Passage provided Block Start

Besides being a loader in a tank, another important duty that he did was that of an Amtrac Driver transporting soldiers across a river to and from the battlefront. This was no easy task as due to the extreme cold random blocks of ice impeded their path.

While in Korea he would get promoted from Private to Corporal.

Charles and the rest of the troops found Korea to be very cold and dirty.
File photo
In Korea he said that not once did any group come to entertain the unit that he was in. The best they did for any kind of official recreation was when they once had a four-day rest in Japan. He said the highlight there was a special bath that allowed them to get clean for once.

While in Korea their commanders told them that the purpose of their fighting was to stop the spread of communism. But while fighting in such conditions that purpose was not all that obvious.
Charles would suffer two injuries while in the military.

One was in Korea. Ironically it was not while on tank duty. This injury occurred when an enemy shell exploded nearby causing wood pieces to strike him in the head. He was knocked unconscious.

Undeterred to do his duty, he recovered in a few days to return to his unit. Unfortunately, he never received a Purple Heart for his injury.
File photo
His other injury reflected the general nature of danger that military life has even when away from the battlefront.

Just after Korea, while training in Puerto Rico for duty in Vietnam, when riding with others on the back of a truck, the driver spun out of control causing the men to be injured when they were thrown violently to the ground. He recalled that they had to wait an hour for help to arrive.

That time he needed to be airlifted to Fort Brook Army Hospital in San Juan. He suffered nerve damage to the right side of his face and needed surgery to have a piece of metal removed. He still carries this injury with him today.

Passage provided Block End

> _What the task asks_
Write out the passage on Charles's military service word for word, from "While in Korea their" up to and including "for his injury.".

Given data Block Start

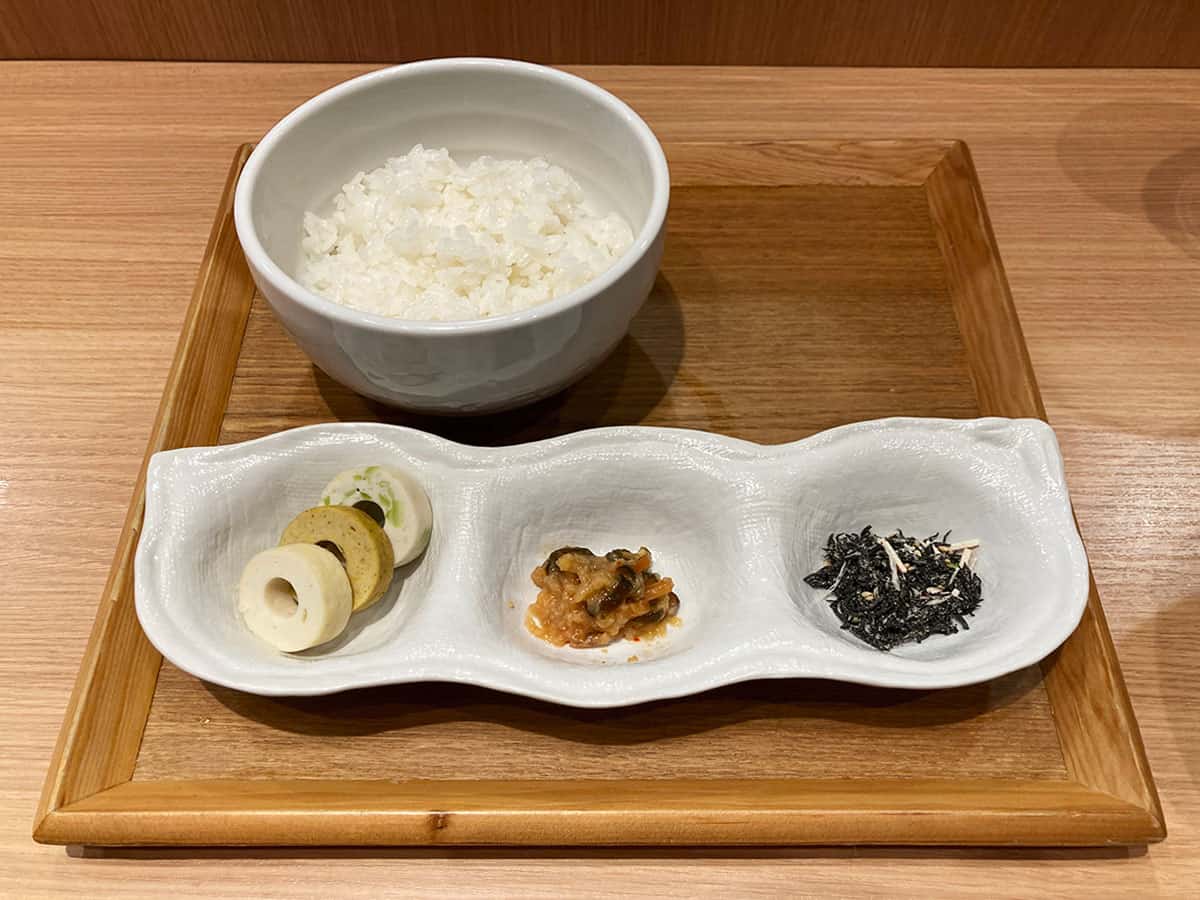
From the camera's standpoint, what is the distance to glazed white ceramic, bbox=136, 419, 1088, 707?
108 cm

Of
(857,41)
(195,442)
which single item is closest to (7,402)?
(195,442)

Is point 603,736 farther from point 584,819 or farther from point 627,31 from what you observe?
point 627,31

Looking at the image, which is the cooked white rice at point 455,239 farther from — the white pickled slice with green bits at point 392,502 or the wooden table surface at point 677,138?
the wooden table surface at point 677,138

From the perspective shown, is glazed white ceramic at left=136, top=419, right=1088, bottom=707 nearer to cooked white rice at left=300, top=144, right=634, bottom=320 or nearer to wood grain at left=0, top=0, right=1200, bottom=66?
cooked white rice at left=300, top=144, right=634, bottom=320

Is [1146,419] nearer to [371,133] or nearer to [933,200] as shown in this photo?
[933,200]

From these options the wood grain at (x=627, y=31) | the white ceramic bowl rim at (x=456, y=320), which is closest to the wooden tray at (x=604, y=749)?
the white ceramic bowl rim at (x=456, y=320)

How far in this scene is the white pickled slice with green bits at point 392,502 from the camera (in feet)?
3.92

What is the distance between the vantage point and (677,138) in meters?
1.91

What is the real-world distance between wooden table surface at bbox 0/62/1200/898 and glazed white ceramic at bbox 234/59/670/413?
1.31 feet

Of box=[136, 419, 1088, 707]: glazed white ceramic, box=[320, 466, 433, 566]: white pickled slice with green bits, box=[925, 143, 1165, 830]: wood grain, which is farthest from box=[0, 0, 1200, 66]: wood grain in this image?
box=[320, 466, 433, 566]: white pickled slice with green bits

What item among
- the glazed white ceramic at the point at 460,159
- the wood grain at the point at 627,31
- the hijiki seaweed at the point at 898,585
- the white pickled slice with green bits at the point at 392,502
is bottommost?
the hijiki seaweed at the point at 898,585

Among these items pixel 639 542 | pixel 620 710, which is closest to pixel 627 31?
pixel 639 542

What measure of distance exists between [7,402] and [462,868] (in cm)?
106

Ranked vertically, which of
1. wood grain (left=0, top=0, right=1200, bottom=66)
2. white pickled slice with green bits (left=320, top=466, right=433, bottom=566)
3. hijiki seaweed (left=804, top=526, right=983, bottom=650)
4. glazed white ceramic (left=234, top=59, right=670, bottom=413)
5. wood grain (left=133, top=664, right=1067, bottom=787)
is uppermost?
glazed white ceramic (left=234, top=59, right=670, bottom=413)
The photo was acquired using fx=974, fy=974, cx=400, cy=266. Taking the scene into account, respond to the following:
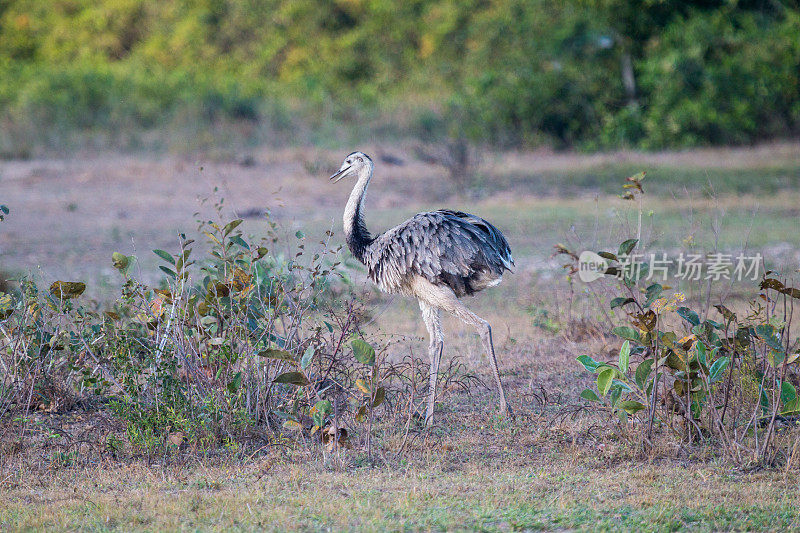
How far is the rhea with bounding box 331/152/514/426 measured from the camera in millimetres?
5461

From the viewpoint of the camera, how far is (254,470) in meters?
4.67

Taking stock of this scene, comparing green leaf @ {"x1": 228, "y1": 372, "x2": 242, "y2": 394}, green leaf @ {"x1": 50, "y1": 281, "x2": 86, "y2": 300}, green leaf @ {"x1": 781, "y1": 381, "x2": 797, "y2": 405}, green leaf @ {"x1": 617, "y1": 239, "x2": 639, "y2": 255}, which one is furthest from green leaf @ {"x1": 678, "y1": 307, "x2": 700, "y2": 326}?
green leaf @ {"x1": 50, "y1": 281, "x2": 86, "y2": 300}

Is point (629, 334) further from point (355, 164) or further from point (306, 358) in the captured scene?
point (355, 164)

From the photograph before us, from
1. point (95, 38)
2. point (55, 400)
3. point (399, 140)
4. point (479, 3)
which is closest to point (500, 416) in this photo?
point (55, 400)

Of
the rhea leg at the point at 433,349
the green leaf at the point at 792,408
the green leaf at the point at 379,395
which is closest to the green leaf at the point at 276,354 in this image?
the green leaf at the point at 379,395

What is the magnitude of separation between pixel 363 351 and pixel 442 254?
3.35ft

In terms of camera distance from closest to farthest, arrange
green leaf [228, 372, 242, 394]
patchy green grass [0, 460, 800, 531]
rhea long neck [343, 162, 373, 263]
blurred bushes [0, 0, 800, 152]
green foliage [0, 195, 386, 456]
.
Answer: patchy green grass [0, 460, 800, 531]
green foliage [0, 195, 386, 456]
green leaf [228, 372, 242, 394]
rhea long neck [343, 162, 373, 263]
blurred bushes [0, 0, 800, 152]

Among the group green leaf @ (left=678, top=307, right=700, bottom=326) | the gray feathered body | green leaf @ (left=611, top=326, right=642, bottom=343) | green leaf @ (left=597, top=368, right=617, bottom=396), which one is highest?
the gray feathered body

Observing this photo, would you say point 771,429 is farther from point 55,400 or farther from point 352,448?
point 55,400

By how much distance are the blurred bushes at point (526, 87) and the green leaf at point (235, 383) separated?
1410 centimetres

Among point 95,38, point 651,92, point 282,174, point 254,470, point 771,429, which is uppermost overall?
point 95,38

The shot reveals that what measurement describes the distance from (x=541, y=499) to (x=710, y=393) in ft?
3.43

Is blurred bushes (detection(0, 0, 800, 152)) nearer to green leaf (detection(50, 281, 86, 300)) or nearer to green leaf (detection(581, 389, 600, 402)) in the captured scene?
green leaf (detection(50, 281, 86, 300))

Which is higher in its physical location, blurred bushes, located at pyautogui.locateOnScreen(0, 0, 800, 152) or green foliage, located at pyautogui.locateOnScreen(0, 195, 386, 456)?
blurred bushes, located at pyautogui.locateOnScreen(0, 0, 800, 152)
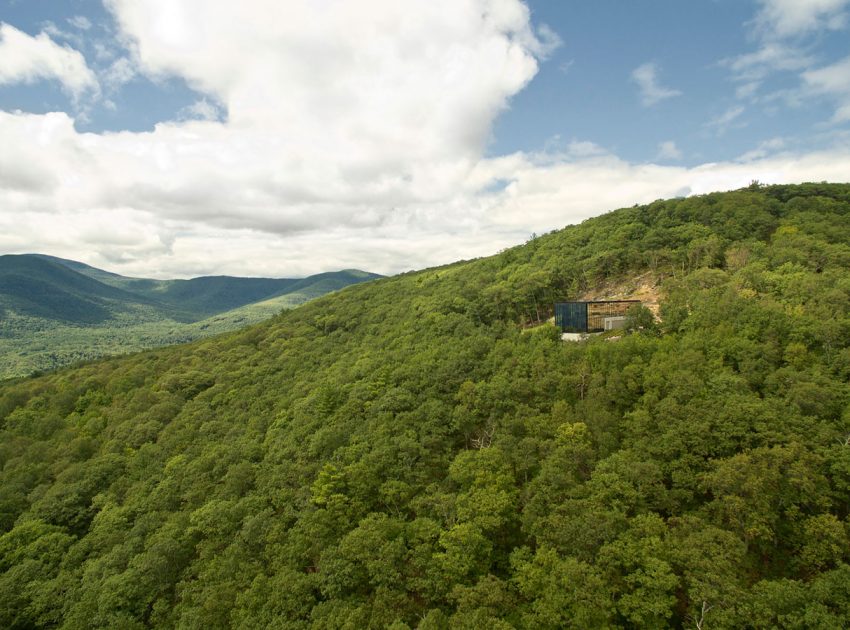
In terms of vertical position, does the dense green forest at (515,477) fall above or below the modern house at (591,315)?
below

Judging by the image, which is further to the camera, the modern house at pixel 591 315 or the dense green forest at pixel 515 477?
the modern house at pixel 591 315

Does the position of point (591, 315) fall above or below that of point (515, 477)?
above

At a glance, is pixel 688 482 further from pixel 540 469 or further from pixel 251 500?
pixel 251 500

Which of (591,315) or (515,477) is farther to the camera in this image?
(591,315)

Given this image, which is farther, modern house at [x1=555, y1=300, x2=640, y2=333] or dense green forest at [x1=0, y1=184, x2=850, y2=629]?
modern house at [x1=555, y1=300, x2=640, y2=333]
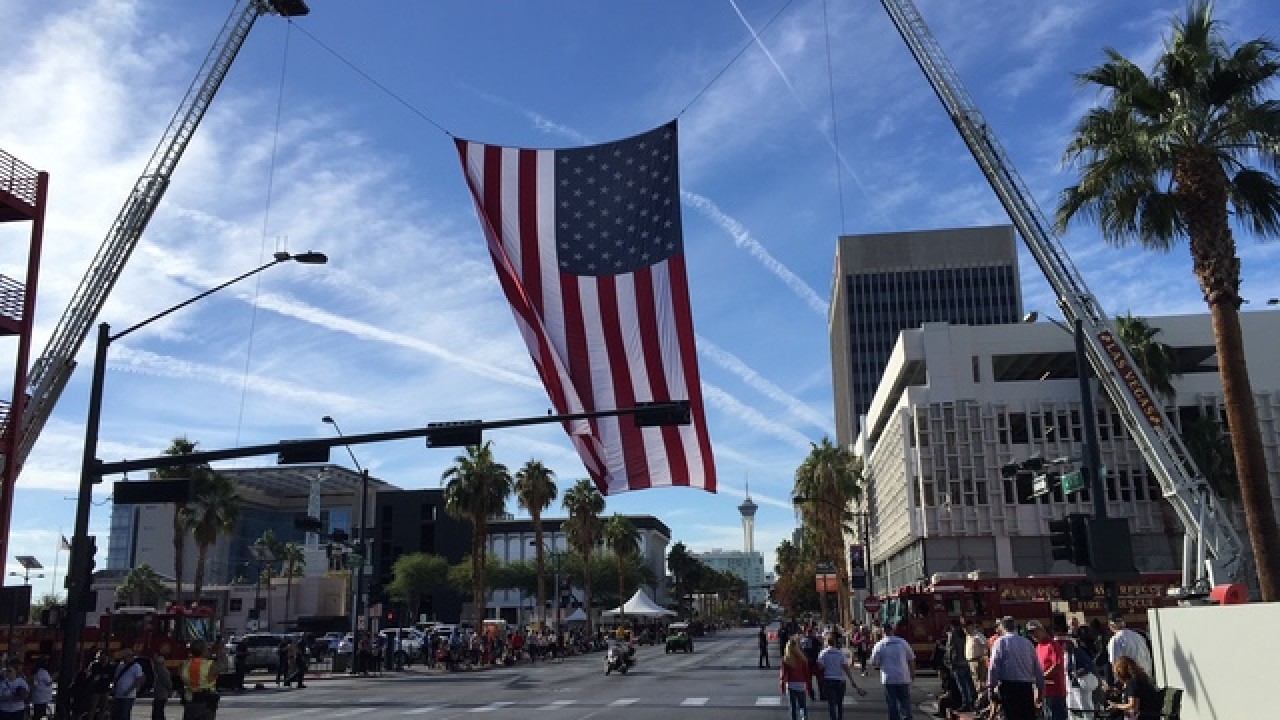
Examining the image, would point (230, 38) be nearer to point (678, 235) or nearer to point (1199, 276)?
point (678, 235)

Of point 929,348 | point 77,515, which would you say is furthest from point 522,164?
point 929,348

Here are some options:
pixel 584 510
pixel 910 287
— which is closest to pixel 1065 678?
pixel 584 510

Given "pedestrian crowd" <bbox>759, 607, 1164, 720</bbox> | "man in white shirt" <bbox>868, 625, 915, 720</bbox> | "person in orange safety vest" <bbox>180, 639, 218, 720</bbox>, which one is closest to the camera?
"pedestrian crowd" <bbox>759, 607, 1164, 720</bbox>

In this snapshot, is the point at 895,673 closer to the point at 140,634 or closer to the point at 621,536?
the point at 140,634

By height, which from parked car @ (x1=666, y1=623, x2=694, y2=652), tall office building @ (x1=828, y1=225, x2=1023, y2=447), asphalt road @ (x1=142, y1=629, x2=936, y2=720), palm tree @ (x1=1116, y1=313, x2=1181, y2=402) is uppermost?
tall office building @ (x1=828, y1=225, x2=1023, y2=447)

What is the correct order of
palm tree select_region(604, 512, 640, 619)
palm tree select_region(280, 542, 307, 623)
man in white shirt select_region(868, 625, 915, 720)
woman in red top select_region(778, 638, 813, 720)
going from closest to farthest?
man in white shirt select_region(868, 625, 915, 720), woman in red top select_region(778, 638, 813, 720), palm tree select_region(604, 512, 640, 619), palm tree select_region(280, 542, 307, 623)

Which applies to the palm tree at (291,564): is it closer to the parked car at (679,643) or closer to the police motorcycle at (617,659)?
the parked car at (679,643)

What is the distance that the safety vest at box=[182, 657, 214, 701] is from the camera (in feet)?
48.2

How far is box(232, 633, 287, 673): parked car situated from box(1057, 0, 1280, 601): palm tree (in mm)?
42091

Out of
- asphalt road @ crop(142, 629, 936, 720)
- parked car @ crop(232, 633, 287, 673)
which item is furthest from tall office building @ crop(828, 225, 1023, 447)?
asphalt road @ crop(142, 629, 936, 720)

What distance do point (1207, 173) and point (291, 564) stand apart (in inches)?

Given data Block End

> _Written solution_
While in Korea their commanders told them that the purpose of their fighting was to stop the spread of communism. But while fighting in such conditions that purpose was not all that obvious.
Charles would suffer two injuries while in the military.

One was in Korea. Ironically it was not while on tank duty. This injury occurred when an enemy shell exploded nearby causing wood pieces to strike him in the head. He was knocked unconscious.

Undeterred to do his duty, he recovered in a few days to return to his unit. Unfortunately, he never received a Purple Heart for his injury.